──────── Alıntı ────────
İslam İnkılabı Rehberi’nin 2016 Hac mesajı
Hac merasiminin başlaması ve hacıların Mekke'de bir araya gelmesiyle birlikte İslam İnkılabı Rehberi dünya Müslümanlarına hitaben önemli bir mesaj yayınladı.
İslam İnkılabı Rehberinin Hac Mesajı:
İslam Dünyası, Suudilerin Davranışları Karşısında Hac Konusunda Temelli Bir Çözüm Bulmalı"
بسم اللّه الرّحمن الرّحیم
وَ الحَمدُ لِلّهِ رَبِّ العالَمین وَ صَلَّی اللّهُ عَلی سَیّدِنا مُحَمَّدٍ وَ آلِهِ الطَّیِّبینَ وَ صَحبِهِ المُنتَجَبین وَ مَن تَبِعَهُم بِاِحسانٍ اِلی یَومِ الدّین.
Alemlerin Rabbı Allah Taala'ya hamd olsun, Seyidimiz Muhmammed (saav) Tayyib Ehli Beyt'ine, seçilmiş ashabına ve onlara tabii olanlara kıyamet gününe kadar selatı selam olsun.
Dünya genelindeki tüm müslüman din kardeşlerim!
Hac mevsimi müslümanlar için, tüm beşeriyetin gözünde onur ve ihtişam mevsimi, yaratanın karşısında gönüllerin nuraniyeti ve huşu ve yakarış mevsimidir. Hac, Kudsi, dünyevi, ilahi ve insani bir farızadır. Nitekim bir yandan
فَاذكُرُوا اللّهَ كَذِكرِكُم ءابآءَکُم اَو اَشَدَّ ذِكرًا
Hacca ait ibadetlerinizi bitirince babalarınızı andığınız gibi, hattâ ondan da üstün bir sûrette Allah'ı anın. (Bakara 200. ayet)
وَ اذكُرُوا اللّهَ فی اَيّامٍ مَعدوداتٍ
- Sayılı hac günlerinde Allah'ı anın. (Bakara – 203.Ayetin bir bölümü)
────────
### Verilen görev 1
Hac mesajının "İslam İnkılabı Rehberi’nin" sözlerinden "اِلی یَومِ الدّین." sözlerine kadar uzanan kısmını aynen kopyalayın.
Sonraki kayıtların Hac mesajıyla hiçbir ilgisi yoktur.
──────── Görev malzemesi ────────
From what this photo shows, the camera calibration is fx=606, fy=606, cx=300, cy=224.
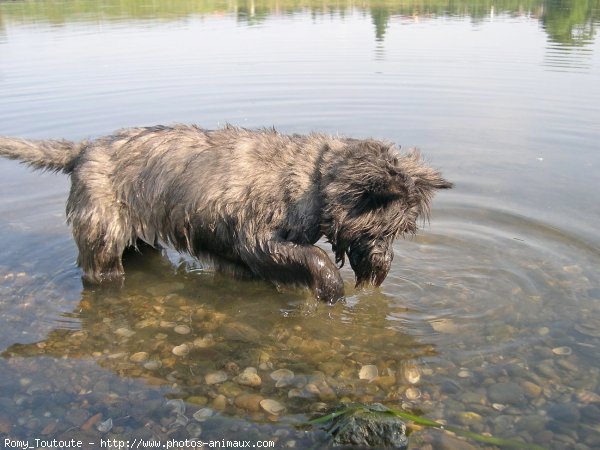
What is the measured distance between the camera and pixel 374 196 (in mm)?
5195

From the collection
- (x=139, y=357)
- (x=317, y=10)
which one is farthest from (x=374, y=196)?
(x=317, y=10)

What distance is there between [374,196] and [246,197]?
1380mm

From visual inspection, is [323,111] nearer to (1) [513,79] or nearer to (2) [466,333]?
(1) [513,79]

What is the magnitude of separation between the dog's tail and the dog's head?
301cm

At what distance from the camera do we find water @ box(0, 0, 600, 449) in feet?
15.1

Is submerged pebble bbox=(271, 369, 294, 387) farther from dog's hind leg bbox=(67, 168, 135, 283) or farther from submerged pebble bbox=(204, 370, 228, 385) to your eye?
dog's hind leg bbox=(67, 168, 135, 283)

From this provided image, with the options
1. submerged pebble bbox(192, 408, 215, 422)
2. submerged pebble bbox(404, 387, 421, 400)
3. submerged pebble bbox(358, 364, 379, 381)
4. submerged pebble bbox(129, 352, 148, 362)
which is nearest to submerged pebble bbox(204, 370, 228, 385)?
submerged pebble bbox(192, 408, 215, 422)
────────
### Verilen görev 2
Yukarıdaki kayıtları satır satır aynen tekrar edin, resimleri ise cevaba koymayın.

### Yazılı çözüm 1
İslam İnkılabı Rehberi’nin 2016 Hac mesajı
Hac merasiminin başlaması ve hacıların Mekke'de bir araya gelmesiyle birlikte İslam İnkılabı Rehberi dünya Müslümanlarına hitaben önemli bir mesaj yayınladı.
İslam İnkılabı Rehberinin Hac Mesajı:
İslam Dünyası, Suudilerin Davranışları Karşısında Hac Konusunda Temelli Bir Çözüm Bulmalı"
بسم اللّه الرّحمن الرّحیم
وَ الحَمدُ لِلّهِ رَبِّ العالَمین وَ صَلَّی اللّهُ عَلی سَیّدِنا مُحَمَّدٍ وَ آلِهِ الطَّیِّبینَ وَ صَحبِهِ المُنتَجَبین وَ مَن تَبِعَهُم بِاِحسانٍ اِلی یَومِ الدّین.

### Yazılı çözüm 2
From what this photo shows, the camera calibration is fx=606, fy=606, cx=300, cy=224.
What is the measured distance between the camera and pixel 374 196 (in mm)?
5195

From the collection
- (x=139, y=357)
- (x=317, y=10)
which one is farthest from (x=374, y=196)?
(x=317, y=10)

What distance is there between [374,196] and [246,197]?
1380mm

From visual inspection, is [323,111] nearer to (1) [513,79] or nearer to (2) [466,333]?
(1) [513,79]

What is the magnitude of separation between the dog's tail and the dog's head?
301cm

At what distance from the camera do we find water @ box(0, 0, 600, 449) in feet?
15.1

Is submerged pebble bbox=(271, 369, 294, 387) farther from dog's hind leg bbox=(67, 168, 135, 283) or farther from submerged pebble bbox=(204, 370, 228, 385) to your eye?
dog's hind leg bbox=(67, 168, 135, 283)

From this provided image, with the options
1. submerged pebble bbox(192, 408, 215, 422)
2. submerged pebble bbox(404, 387, 421, 400)
3. submerged pebble bbox(358, 364, 379, 381)
4. submerged pebble bbox(129, 352, 148, 362)
which is nearest to submerged pebble bbox(204, 370, 228, 385)?
submerged pebble bbox(192, 408, 215, 422)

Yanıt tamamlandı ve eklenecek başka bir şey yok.